My children have grown up and flown the nest so no worries about schooling/childcare, and my parents are no longer with us so no elderly care worries.

I look back and I'm pleased I used my life to do many things/different careers/travelled the world - much of it on a budget, I have never been wealthy at all. I cringe at the mistakes I made as a younger person but I also recognise that they were learning points in my life - I have learned to accept my past self, put right what I can and then move on as a wiser person.

These days I am truly content with what I have. I'm a pensioner on a state pension but can afford to live, I rent (but a beautiful place in the countryside which I love), I can afford to run my car (gives me such freedom to visit places and people, and enjoy the countryside), I have a few hours part-time work as part of a small friendly work team. I have loads of hobbies - writing, painting, photography, baking etc., and take part in lots of activities - church, evening classes, school governor and so on, so plenty of contact with others of all ages.

I'm older and less sprightly than I ever was but I do believe I'm at my happiest. I think it all depends on life stage and whether or not we are burdened with too many responsibilities, and whether the people around us are friendly and supportive or drain our energy (or worse).

Wow! You sound amazing. I would love to have your life.

All power to you! You’re really living life as it should be lived.

Vroomfondleswaistcoat · 13/10/2025 12:34

Having spent most of my life petrified, stressed at lack of money, housing worries, worried about kids, I am now enjoying cruising in the waters of peaceful, relatively stress-free older age.

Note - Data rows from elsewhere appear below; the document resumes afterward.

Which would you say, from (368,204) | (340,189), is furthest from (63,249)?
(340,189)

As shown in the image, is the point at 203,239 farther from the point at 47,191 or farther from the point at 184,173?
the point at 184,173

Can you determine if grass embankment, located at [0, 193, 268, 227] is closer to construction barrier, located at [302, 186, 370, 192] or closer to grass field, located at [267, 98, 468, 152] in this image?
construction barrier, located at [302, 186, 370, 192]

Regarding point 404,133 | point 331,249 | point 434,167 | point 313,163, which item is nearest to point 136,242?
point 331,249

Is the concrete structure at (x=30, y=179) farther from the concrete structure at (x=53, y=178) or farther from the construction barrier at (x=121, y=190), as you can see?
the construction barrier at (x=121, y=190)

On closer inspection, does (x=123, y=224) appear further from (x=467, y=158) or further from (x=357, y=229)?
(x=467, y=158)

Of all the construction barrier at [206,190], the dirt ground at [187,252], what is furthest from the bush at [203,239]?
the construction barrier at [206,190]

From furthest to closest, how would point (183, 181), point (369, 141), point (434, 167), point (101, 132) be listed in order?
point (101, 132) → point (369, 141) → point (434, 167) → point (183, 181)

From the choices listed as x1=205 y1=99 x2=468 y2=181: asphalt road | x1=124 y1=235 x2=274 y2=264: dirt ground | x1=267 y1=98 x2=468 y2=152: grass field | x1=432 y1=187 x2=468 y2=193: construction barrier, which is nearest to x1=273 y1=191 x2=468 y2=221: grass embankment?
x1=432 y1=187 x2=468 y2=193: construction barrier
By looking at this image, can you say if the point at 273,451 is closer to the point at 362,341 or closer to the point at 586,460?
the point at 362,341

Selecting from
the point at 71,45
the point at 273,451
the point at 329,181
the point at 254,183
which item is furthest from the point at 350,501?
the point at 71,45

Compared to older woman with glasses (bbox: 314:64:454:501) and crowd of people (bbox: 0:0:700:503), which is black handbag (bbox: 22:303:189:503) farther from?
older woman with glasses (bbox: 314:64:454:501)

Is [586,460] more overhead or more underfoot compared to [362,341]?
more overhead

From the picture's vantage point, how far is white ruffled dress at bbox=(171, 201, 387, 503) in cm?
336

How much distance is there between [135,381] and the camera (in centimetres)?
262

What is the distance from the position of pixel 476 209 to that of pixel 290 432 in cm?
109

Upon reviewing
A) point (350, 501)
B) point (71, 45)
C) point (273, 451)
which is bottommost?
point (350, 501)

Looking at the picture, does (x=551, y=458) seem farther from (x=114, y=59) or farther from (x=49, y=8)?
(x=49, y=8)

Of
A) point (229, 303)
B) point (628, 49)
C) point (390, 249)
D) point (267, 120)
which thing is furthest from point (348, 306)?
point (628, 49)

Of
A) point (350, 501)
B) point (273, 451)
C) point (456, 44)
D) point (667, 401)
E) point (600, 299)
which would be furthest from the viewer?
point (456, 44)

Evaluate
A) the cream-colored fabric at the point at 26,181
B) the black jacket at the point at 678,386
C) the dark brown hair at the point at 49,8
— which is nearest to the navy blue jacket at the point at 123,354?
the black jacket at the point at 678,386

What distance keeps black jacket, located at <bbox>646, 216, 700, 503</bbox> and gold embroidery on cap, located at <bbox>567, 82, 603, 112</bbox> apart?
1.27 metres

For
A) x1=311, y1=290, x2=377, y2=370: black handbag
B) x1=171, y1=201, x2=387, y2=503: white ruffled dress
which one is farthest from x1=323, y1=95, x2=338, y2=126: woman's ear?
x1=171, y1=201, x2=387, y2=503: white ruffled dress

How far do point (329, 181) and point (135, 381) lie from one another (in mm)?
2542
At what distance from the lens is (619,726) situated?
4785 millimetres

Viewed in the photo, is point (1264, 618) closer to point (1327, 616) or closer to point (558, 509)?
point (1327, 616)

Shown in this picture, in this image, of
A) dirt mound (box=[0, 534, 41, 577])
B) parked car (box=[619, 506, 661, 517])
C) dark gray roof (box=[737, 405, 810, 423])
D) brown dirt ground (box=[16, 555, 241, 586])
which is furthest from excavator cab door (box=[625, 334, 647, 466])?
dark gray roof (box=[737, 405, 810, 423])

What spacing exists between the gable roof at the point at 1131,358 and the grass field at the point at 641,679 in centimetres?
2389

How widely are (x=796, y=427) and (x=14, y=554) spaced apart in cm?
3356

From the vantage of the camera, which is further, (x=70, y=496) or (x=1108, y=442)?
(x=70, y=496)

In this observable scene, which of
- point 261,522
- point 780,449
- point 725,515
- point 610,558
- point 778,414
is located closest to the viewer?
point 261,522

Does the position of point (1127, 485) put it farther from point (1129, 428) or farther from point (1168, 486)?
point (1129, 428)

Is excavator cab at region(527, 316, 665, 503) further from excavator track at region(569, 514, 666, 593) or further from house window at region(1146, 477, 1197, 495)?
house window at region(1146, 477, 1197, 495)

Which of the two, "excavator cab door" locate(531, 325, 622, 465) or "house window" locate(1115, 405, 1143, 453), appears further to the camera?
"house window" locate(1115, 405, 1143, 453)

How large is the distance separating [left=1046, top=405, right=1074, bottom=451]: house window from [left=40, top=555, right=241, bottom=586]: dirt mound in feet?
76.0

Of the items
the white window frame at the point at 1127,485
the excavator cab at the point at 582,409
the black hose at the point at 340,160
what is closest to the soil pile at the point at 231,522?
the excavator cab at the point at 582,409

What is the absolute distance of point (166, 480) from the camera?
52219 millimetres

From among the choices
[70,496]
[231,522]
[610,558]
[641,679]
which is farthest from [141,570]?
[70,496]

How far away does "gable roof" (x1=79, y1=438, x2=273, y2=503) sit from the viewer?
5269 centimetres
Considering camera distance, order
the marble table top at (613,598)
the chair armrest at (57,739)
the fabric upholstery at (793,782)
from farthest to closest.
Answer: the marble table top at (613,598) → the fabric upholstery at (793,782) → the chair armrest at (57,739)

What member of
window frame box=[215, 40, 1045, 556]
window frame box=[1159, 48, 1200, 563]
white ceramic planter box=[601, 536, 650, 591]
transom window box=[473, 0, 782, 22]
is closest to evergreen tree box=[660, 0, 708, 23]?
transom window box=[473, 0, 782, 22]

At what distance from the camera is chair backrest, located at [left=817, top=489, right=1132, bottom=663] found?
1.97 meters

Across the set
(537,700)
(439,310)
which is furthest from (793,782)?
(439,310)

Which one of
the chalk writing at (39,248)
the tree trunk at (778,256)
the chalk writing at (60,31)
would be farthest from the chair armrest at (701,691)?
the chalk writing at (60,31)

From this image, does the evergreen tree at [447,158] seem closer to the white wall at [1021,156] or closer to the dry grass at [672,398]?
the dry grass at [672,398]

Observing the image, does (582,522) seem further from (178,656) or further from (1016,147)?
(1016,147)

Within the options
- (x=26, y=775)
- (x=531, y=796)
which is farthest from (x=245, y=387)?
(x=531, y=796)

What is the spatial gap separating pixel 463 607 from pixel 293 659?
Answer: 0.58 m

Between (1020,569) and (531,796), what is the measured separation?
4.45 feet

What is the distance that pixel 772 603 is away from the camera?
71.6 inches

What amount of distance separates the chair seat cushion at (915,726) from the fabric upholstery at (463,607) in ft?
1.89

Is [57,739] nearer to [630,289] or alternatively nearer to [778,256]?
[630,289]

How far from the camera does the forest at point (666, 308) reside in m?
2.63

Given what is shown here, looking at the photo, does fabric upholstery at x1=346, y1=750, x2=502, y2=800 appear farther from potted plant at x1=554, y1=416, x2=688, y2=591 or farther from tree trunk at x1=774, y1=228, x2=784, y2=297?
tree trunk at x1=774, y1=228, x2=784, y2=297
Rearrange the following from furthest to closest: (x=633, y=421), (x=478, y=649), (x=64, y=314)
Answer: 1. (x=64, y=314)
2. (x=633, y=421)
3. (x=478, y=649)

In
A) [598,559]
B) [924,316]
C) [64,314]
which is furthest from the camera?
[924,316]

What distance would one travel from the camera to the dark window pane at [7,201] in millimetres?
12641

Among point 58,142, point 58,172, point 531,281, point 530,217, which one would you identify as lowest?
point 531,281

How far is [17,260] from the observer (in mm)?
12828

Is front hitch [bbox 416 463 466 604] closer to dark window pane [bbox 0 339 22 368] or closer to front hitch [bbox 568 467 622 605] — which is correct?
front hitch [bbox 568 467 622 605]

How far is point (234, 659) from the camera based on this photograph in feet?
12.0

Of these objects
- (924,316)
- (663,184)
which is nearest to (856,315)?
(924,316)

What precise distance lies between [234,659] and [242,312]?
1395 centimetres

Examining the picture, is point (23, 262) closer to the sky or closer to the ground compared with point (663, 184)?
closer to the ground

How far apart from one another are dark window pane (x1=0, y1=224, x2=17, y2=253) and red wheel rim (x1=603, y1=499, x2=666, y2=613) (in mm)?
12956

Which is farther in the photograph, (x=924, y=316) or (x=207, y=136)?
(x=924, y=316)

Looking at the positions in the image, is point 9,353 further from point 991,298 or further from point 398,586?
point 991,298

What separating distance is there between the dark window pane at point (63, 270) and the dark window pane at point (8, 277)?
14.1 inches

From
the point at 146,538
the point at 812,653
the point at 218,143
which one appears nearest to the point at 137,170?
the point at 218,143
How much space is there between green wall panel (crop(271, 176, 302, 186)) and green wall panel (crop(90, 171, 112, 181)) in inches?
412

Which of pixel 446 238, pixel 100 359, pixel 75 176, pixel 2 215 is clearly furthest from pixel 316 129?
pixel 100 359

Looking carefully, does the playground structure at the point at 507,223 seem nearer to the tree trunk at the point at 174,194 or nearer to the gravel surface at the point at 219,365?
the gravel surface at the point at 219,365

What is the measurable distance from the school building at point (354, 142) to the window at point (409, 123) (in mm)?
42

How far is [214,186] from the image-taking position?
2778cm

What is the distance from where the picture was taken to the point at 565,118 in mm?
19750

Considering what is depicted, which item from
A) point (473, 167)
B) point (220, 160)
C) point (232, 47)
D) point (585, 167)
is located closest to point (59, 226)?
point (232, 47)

Kids are grown up and making their own way. I have a house, a job which I am shortly to retire from. My wants are simple and small and I can gain enormous amounts of pleasure from my dog, a walk in the sun, coffee with a friend.

But I am very very fortunate to have good health, enough money to survive on, a WFH creative job which keeps money coming in and my mind ticking over, good friends and to live somewhere that's a popular tourist destination, but off the beaten track. I just hope that the years of dreadful stress, of keeping the show on the road as a penniless single mum to five, isn't going to come back and hit me in the form of poor health later.

I think it helps if you like the simple life and can take a good quality of life from what is available to you.

Thissickbeat · 13/10/2025 12:49

Not really. I live somewhere somewhere horrible. No family nearby. Work is going downhill but I can't easily change jobs as I have a child with SEN. My current employer is at least tolerant when I have a crisis.